▶ Exercise
Rewrite each of the items below with "farthest" changed to "furthest", leaving everything else the same.
--*--
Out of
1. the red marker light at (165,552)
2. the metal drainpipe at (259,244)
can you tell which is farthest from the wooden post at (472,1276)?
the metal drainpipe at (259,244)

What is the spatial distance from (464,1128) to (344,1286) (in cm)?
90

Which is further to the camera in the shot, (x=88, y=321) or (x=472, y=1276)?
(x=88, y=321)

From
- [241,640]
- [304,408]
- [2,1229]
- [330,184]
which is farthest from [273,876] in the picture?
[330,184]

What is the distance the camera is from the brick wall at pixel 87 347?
--*--
▶ Completed task
Out of
1. the red marker light at (165,552)
2. the metal drainpipe at (259,244)
can you tell which is furthest from the wooden post at (472,1276)?
the metal drainpipe at (259,244)

What is the spatial distance from (464,1128) to (344,1286) (in cm)?
90

Which is further to the camera in the shot, (x=88, y=321) or (x=472, y=1276)?
(x=88, y=321)

From
- [241,640]
- [304,408]
- [2,1229]
- [330,184]
which is furthest from [273,876] in the picture?
[330,184]

What is the distance the camera is from the brick wall at pixel 87 347?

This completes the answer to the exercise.